##### RECORDS FOR THE EXERCISE

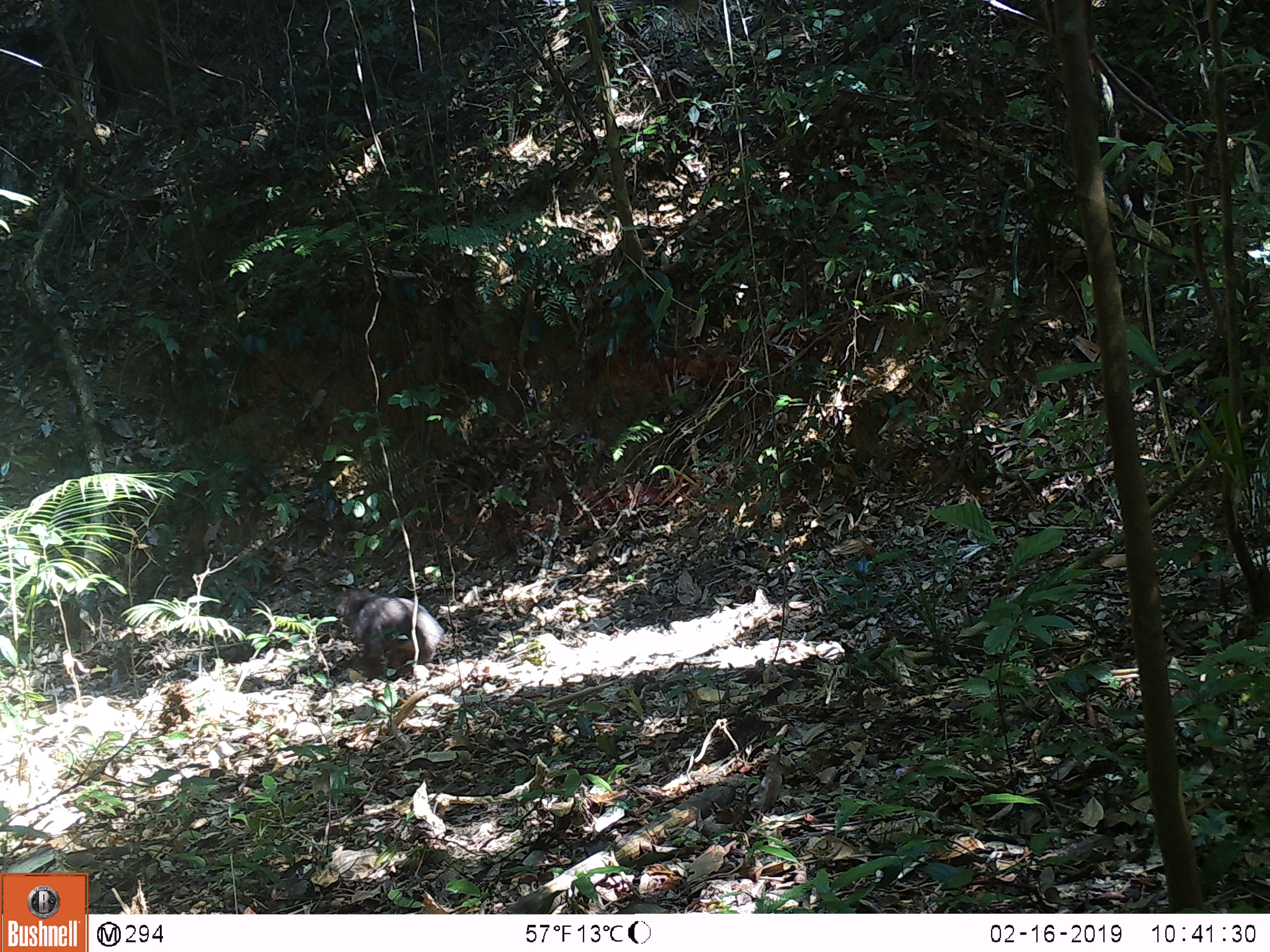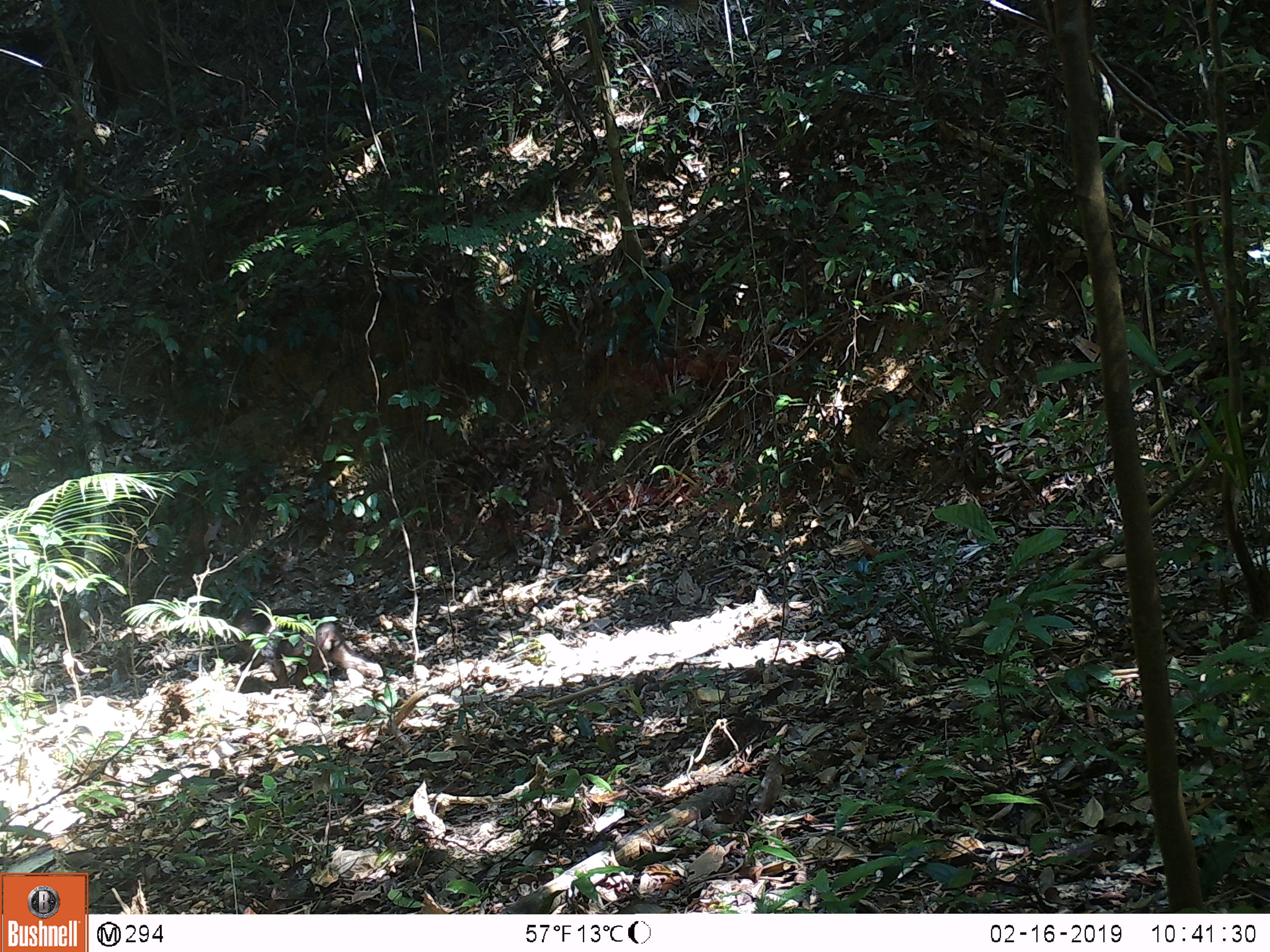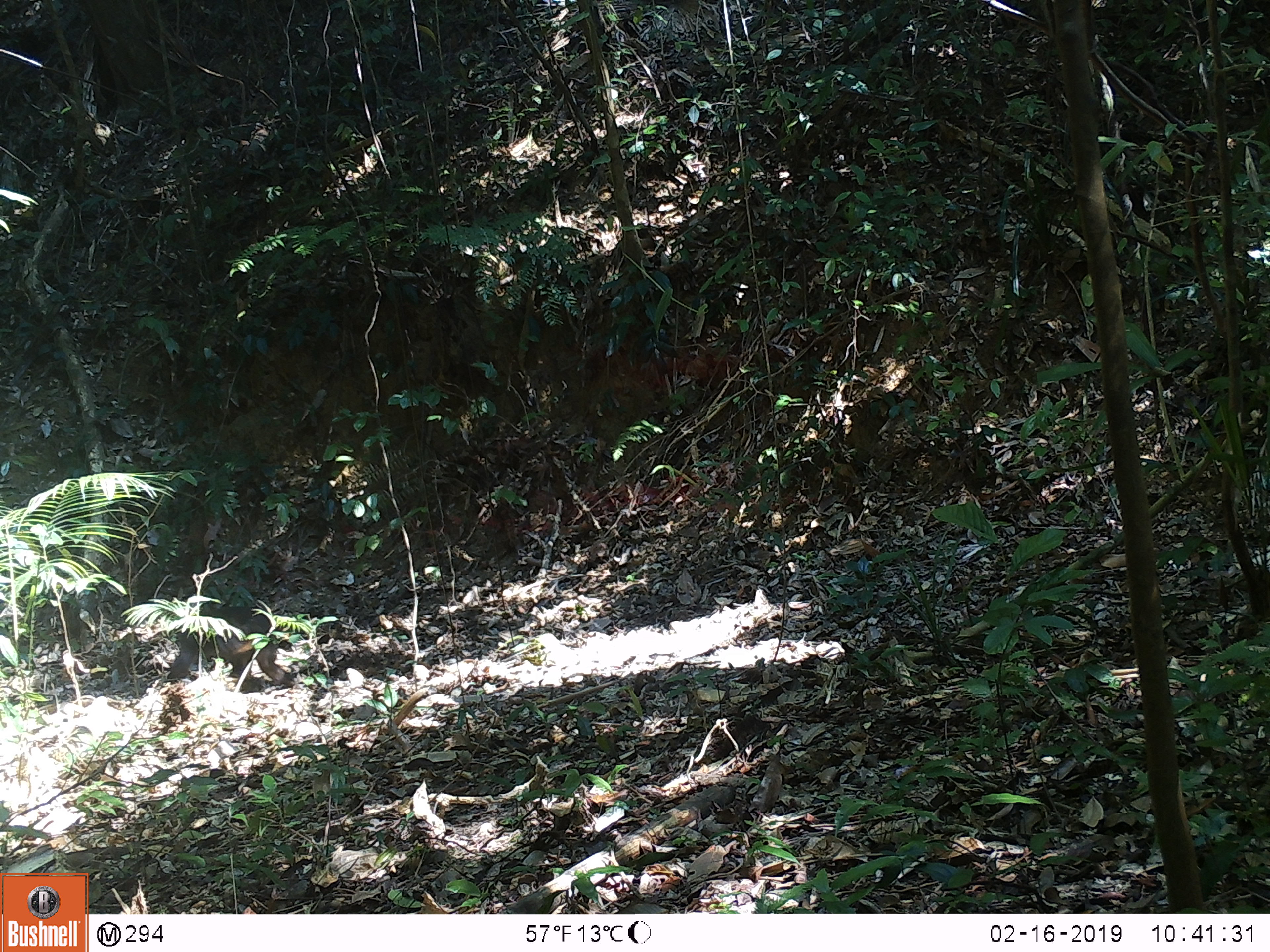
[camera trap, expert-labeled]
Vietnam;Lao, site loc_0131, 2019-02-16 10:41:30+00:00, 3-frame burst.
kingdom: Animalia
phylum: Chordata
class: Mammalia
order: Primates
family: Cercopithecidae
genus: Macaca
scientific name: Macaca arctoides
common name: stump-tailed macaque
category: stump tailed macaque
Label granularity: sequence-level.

##########

### TASK DIRECTIONS
Reproduce the records verbatim, omitting all images they contain.

### SOLVED PROBLEM
[camera trap, expert-labeled]
Vietnam;Lao, site loc_0131, 2019-02-16 10:41:30+00:00, 3-frame burst.
kingdom: Animalia
phylum: Chordata
class: Mammalia
order: Primates
family: Cercopithecidae
genus: Macaca
scientific name: Macaca arctoides
common name: stump-tailed macaque
category: stump tailed macaque
Label granularity: sequence-level.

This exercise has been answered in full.